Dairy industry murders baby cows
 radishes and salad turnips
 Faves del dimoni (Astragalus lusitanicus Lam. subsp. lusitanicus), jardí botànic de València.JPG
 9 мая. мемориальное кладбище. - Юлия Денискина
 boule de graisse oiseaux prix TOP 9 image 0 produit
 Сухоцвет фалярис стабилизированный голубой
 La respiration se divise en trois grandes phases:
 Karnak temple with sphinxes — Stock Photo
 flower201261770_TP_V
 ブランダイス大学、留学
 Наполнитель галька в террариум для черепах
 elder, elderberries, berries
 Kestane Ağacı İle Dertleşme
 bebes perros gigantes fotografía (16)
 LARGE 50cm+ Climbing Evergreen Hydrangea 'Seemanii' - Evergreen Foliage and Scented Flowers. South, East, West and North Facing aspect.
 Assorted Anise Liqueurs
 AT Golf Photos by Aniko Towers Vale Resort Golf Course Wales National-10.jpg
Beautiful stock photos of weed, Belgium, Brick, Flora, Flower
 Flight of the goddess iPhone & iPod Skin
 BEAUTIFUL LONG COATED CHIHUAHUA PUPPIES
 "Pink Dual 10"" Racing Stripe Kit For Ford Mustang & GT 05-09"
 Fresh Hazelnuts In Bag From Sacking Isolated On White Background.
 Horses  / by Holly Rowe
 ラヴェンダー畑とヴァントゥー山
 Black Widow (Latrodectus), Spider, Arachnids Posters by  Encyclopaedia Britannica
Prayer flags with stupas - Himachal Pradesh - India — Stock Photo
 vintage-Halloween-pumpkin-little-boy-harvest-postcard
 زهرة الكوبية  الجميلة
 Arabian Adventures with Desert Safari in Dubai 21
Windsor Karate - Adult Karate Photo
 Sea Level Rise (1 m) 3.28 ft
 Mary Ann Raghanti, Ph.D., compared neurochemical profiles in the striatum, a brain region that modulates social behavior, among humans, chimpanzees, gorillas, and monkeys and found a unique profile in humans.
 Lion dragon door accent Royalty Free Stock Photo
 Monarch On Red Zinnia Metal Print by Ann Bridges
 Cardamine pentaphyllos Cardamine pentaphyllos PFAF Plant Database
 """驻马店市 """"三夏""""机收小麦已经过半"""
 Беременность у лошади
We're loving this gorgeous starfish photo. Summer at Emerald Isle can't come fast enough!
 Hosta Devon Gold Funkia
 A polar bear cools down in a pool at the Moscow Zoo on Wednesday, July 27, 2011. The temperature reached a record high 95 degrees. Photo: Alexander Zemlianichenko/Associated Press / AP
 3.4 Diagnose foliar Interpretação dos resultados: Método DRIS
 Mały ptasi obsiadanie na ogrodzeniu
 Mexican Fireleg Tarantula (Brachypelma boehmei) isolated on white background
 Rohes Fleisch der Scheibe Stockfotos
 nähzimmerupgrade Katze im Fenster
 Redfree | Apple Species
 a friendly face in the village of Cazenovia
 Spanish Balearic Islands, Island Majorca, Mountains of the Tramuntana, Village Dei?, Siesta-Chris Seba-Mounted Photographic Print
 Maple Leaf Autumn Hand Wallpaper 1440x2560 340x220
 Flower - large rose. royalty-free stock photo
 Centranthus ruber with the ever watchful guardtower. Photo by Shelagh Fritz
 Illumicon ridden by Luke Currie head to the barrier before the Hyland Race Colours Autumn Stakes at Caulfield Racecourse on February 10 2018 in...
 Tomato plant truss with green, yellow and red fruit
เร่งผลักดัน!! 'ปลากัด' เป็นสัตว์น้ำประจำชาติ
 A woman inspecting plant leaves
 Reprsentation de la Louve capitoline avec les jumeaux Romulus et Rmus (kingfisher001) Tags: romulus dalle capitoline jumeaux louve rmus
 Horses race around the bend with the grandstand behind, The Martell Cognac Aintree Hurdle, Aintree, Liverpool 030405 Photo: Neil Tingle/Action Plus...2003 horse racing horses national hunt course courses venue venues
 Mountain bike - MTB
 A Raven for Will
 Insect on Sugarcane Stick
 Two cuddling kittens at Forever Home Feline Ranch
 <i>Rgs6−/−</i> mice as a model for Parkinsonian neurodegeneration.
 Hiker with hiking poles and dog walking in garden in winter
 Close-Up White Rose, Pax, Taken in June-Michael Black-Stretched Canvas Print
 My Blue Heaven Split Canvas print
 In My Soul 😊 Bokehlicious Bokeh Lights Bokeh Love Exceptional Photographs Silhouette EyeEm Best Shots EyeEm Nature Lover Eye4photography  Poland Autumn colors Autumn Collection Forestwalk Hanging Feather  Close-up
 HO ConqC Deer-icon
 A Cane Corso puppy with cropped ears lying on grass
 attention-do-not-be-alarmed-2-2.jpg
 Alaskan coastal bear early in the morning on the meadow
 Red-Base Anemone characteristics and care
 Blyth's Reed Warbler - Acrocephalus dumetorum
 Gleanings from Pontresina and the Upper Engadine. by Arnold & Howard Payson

-=-=-

> [Task directions]
In the records above, locate every line with the string "Black" and copy it.

> [Result of this exercise]
 Black Widow (Latrodectus), Spider, Arachnids Posters by  Encyclopaedia Britannica
 Close-Up White Rose, Pax, Taken in June-Michael Black-Stretched Canvas Print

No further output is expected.